What I was trying to do is to feed into data-actor src_tokens and trg_tokens for one batch (or certain number of sentences like 128). The data-actor would rank them and use that rank to filter out 0.2 percentage of the training data. I think this is what you are trying to do with trainer.get_filtered_train_iterator? Can you let me know which part of it is not finished? My guess is that you didn't implement data-actor update for this function? (I found that data_actor_optimizer update step is only in the update-language-sampling function or the pretrain-data-actor function)

cindyxinyiwang commented 4 years ago

Hi, 1. The script you copied does not run with DDS or MultiDDS - it's a script to run training on parallel data from one language. To use multiple training data, you need to change --lang-pairs to the multiple languages you use. 2. That sounds like what I was trying to do with the function you pointed out. But as i said before, i didn't end up pursuing this direction so didn't finish implementing the data actor update. I didn't test it extensively so I'm not super sure if the implementation is correct though. Hope it helps!
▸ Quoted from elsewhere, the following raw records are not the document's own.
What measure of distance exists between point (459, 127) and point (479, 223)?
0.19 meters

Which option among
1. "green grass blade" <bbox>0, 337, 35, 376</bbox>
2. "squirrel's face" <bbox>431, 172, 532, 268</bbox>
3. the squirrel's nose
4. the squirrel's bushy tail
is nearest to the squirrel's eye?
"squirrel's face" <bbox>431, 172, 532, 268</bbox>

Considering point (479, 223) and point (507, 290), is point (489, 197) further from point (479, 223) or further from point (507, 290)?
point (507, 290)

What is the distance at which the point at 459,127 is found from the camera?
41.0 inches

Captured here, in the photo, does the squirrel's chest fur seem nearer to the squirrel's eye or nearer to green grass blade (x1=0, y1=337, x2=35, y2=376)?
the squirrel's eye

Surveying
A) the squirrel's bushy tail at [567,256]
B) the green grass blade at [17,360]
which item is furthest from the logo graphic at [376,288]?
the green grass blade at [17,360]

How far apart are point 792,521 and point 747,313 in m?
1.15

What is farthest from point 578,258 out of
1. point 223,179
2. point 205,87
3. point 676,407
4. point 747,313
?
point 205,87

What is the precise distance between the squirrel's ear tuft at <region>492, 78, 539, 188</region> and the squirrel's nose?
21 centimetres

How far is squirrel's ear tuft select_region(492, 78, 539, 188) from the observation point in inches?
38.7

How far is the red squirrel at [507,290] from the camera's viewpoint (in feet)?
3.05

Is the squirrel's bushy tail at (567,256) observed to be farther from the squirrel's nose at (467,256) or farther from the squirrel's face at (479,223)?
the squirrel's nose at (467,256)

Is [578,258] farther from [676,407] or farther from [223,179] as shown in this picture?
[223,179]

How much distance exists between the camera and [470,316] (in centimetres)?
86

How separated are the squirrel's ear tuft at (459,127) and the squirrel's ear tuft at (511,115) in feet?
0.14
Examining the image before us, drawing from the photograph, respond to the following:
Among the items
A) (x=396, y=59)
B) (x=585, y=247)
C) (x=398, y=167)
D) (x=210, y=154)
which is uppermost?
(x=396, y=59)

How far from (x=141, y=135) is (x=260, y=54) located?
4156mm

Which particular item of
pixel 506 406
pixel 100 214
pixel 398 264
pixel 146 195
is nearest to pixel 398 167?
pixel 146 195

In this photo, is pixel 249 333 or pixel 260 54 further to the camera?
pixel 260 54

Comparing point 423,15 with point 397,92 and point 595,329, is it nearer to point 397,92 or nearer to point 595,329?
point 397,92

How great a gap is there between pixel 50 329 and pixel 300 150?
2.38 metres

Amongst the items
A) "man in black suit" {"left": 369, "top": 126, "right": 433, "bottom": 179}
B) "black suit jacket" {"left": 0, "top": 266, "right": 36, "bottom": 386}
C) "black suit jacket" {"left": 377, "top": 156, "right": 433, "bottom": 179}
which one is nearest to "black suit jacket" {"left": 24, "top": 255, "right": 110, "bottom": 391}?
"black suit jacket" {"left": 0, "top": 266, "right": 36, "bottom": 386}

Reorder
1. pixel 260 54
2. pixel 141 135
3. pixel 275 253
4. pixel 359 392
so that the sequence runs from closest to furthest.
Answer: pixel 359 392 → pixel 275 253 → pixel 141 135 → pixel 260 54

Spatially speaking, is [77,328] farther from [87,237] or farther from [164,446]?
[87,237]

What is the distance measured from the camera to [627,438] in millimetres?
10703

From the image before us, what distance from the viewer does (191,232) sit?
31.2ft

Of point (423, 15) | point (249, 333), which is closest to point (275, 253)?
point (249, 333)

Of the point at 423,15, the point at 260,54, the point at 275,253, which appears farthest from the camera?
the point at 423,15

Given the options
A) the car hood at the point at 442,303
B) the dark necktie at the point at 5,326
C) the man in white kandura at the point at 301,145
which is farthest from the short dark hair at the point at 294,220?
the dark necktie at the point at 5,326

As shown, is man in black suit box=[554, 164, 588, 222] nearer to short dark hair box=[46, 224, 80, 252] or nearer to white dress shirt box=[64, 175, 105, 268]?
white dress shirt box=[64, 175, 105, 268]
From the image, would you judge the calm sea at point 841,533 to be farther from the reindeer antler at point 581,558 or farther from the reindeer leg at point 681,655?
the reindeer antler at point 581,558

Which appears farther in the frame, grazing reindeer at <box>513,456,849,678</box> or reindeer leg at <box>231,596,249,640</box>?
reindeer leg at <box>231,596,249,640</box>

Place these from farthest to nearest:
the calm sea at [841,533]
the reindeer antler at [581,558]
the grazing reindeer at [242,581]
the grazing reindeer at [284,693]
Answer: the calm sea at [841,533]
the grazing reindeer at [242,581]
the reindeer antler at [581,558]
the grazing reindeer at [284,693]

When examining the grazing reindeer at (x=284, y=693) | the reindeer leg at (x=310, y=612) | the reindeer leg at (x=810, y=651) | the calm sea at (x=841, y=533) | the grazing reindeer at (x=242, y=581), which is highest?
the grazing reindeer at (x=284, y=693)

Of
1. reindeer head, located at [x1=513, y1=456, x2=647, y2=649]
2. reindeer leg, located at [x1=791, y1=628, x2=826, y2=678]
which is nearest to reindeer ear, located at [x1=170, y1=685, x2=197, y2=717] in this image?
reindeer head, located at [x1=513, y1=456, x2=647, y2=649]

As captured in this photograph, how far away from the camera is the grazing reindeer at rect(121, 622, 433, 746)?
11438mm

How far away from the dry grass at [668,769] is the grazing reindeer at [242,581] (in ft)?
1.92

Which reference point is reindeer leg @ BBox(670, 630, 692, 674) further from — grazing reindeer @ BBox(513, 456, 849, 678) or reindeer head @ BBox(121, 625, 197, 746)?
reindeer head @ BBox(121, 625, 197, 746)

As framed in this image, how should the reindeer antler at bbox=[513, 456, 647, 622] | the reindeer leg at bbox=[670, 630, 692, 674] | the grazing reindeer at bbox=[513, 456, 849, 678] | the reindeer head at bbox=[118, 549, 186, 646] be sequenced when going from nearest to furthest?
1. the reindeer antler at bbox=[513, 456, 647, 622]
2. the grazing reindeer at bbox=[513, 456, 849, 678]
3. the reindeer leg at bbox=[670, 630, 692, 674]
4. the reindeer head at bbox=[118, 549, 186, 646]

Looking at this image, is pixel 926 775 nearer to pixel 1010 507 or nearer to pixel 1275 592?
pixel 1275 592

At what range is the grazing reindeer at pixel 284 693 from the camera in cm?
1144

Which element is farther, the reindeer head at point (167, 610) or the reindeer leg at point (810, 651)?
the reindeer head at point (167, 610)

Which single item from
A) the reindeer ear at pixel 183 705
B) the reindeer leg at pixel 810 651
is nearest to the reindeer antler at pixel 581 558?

steventan0110 commented 4 years ago

Hi,

Thank you for your quick reply,

  1. I know it's not using DDS or multiDDS because you comment out data-actor so it's just a simple MT with transformer. I'm trying to include data-actor (ace_embed_actor, lstm_actor, or transformer_actor) into this setting (only one pair of language).

I understand that you didn't try to use the data-filter approach and I might implement that approach based on your current code and see how it works. Thank you so much for the clarification!

cindyxinyiwang commented 4 years ago

Thanks for helping with fixing the bug in the repo! I will try to incorporate the fix. Good luck and let me know if you have more questions!